18 This is not a case where the parties entered into the tenancy agreement with the intention of flouting the Plan. The defendant had a belief that existing user rights would enable the subject premises to be used for public car parking purposes. The plaintiff was willing to take a commercial risk that there were such rights. The prohibition was not absolute. It seems to be common ground that if there had been such rights, the demised premises could have been legally used for such a purpose. In such a case, the tenancy agreement could have been legally performed. In the circumstances, I do not see the tenancy agreement as a contract which was entered into with the object of committing an illegal act. This is a view which finds support in well established authority (including Yango and Bawofi Pty Ltd v Comrealty Ltd & Anor (1992) NSW ConvR 55-646).
19 I should add that the Magistrate referred to Best v Glenville [1960] 3 All ER 478. The case was considered in Bawofi. It was there treated as one of a number of cases illustrating the intention that must be found. The defence of illegality failed in Best because there was not the intention that the subject premises would be used as a bridge club without consent.
20 Whilst what has been said may be thought to have disposed of this appeal, for completeness I should make some further observations.

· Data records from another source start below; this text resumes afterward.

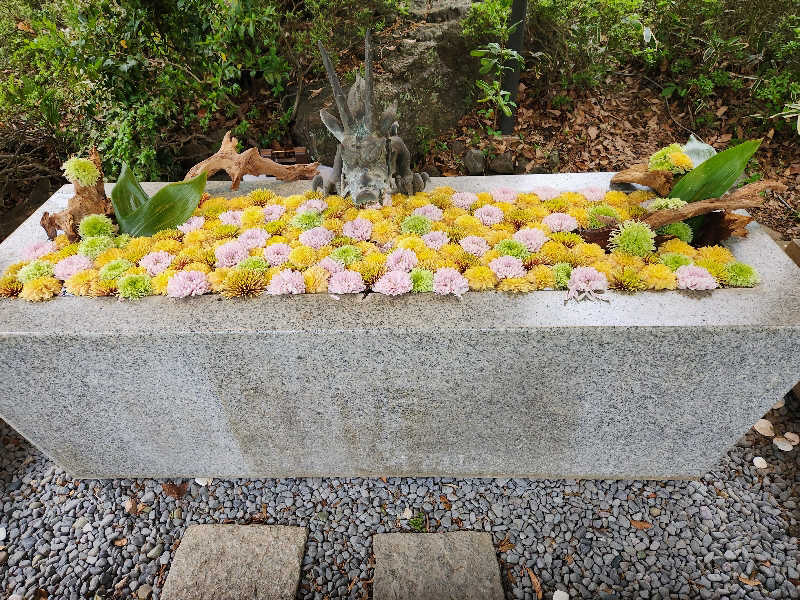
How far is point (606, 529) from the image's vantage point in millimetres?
2164

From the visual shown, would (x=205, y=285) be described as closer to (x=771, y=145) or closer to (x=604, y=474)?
(x=604, y=474)

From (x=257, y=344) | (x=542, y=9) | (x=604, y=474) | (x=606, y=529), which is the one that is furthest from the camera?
(x=542, y=9)

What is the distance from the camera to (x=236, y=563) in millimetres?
2037

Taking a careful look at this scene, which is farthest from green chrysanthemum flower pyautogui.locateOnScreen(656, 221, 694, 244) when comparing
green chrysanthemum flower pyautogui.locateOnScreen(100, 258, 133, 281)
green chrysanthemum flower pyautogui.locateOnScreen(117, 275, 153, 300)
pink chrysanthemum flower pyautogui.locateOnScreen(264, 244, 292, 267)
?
green chrysanthemum flower pyautogui.locateOnScreen(100, 258, 133, 281)

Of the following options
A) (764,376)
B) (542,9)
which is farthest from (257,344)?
(542,9)

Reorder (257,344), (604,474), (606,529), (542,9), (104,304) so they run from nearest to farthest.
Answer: (257,344), (104,304), (606,529), (604,474), (542,9)

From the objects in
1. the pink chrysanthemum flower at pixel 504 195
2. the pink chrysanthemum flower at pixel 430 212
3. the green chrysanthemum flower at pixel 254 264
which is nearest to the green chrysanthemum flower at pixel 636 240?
the pink chrysanthemum flower at pixel 504 195

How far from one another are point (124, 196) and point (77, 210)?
22 centimetres

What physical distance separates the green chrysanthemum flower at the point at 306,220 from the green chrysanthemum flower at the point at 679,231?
1590 millimetres

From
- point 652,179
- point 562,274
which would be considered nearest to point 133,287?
point 562,274

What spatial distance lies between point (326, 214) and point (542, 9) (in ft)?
11.1

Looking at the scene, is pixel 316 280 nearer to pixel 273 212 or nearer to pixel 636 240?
pixel 273 212

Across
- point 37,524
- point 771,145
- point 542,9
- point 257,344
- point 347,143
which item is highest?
point 542,9

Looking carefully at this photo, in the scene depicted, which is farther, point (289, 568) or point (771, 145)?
point (771, 145)
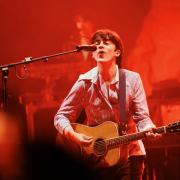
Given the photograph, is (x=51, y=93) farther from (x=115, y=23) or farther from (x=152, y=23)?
(x=152, y=23)

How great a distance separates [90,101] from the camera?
→ 12.3 feet

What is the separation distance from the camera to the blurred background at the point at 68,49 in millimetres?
4352

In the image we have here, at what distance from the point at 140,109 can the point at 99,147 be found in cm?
49

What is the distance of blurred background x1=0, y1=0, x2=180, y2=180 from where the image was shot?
4.35 metres

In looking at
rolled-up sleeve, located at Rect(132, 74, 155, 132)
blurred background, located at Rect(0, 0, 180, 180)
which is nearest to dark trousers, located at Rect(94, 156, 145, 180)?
rolled-up sleeve, located at Rect(132, 74, 155, 132)

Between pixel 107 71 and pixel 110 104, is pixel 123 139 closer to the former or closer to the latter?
pixel 110 104

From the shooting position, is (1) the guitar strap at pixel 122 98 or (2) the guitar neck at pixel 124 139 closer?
(2) the guitar neck at pixel 124 139

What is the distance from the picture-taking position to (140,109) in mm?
3555

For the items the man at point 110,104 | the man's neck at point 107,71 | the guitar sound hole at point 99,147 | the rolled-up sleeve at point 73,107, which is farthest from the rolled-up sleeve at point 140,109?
the rolled-up sleeve at point 73,107

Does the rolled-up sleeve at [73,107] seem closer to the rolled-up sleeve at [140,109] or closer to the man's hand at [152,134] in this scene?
the rolled-up sleeve at [140,109]

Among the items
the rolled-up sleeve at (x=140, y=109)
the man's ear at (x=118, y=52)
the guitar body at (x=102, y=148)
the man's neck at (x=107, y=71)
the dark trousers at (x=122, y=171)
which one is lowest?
→ the dark trousers at (x=122, y=171)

21 It may be also relevant to determine precisely what is the subject of the proscription. This is a task that requires the Court to look at the legislative intention. The relevant provisions of the statute and of the Plan do not expressly prohibit the making of such a tenancy agreement or make it void. They do not expressly address the question of enforceability of contracts. The Plan itself is concerned with development. I do not consider that clause 23 was intended to render the tenancy agreement and/or its performance unlawful. What the Environmental Planning and Assessment Act 1979 and the Environmental Planning and Assessment Regulation 2000 do is inter alia provide remedies, create offences and impose penalties. There is authority which supports the view that the intention of such provisions was to penalise breach (see Perman v Wentholt-Dwyer [2004] NSWSC 48). For present purposes, it is unnecessary to take this matter further.
22 In the second judgment, the Magistrate did, inter alia, refine the expression of the representation found to have been made in the first judgment. It was a finding made in respect of the plaintiff's cross-claim. The plaintiff contends that there are other inconsistencies. In my view, there is no need to dwell on these matters. I consider that they are of no significance in the determination of this appeal.
23 Further, it seems to me that the submissions made as to estoppel and bias are misconceived. I do not consider that they help the plaintiff in this appeal.
24 In my view, the Magistrate made a considered analysis of the relevant authorities. He came to the view that the tenancy agreement fell within category 4 (the contract, although lawful according to its own terms, may be performed in a manner which the statute prohibits) of the four main ways in which the enforceability of a contract may be affected by statutory provisions which render it unlawful (see Yango at p 413). This led him to find that the defence of illegality failed. It seems to me that he reached a result that should not be disturbed. I consider that the defence of illegality could not be successfully raised in the circumstances of this case.
25 The plaintiff bears the onus of satisfying the court that the decision of the Magistrate should be disturbed. In my view, that onus has not been discharged.
26 The summons is dismissed. The plaintiff is to pay the costs of the summons. The exhibits may be returned.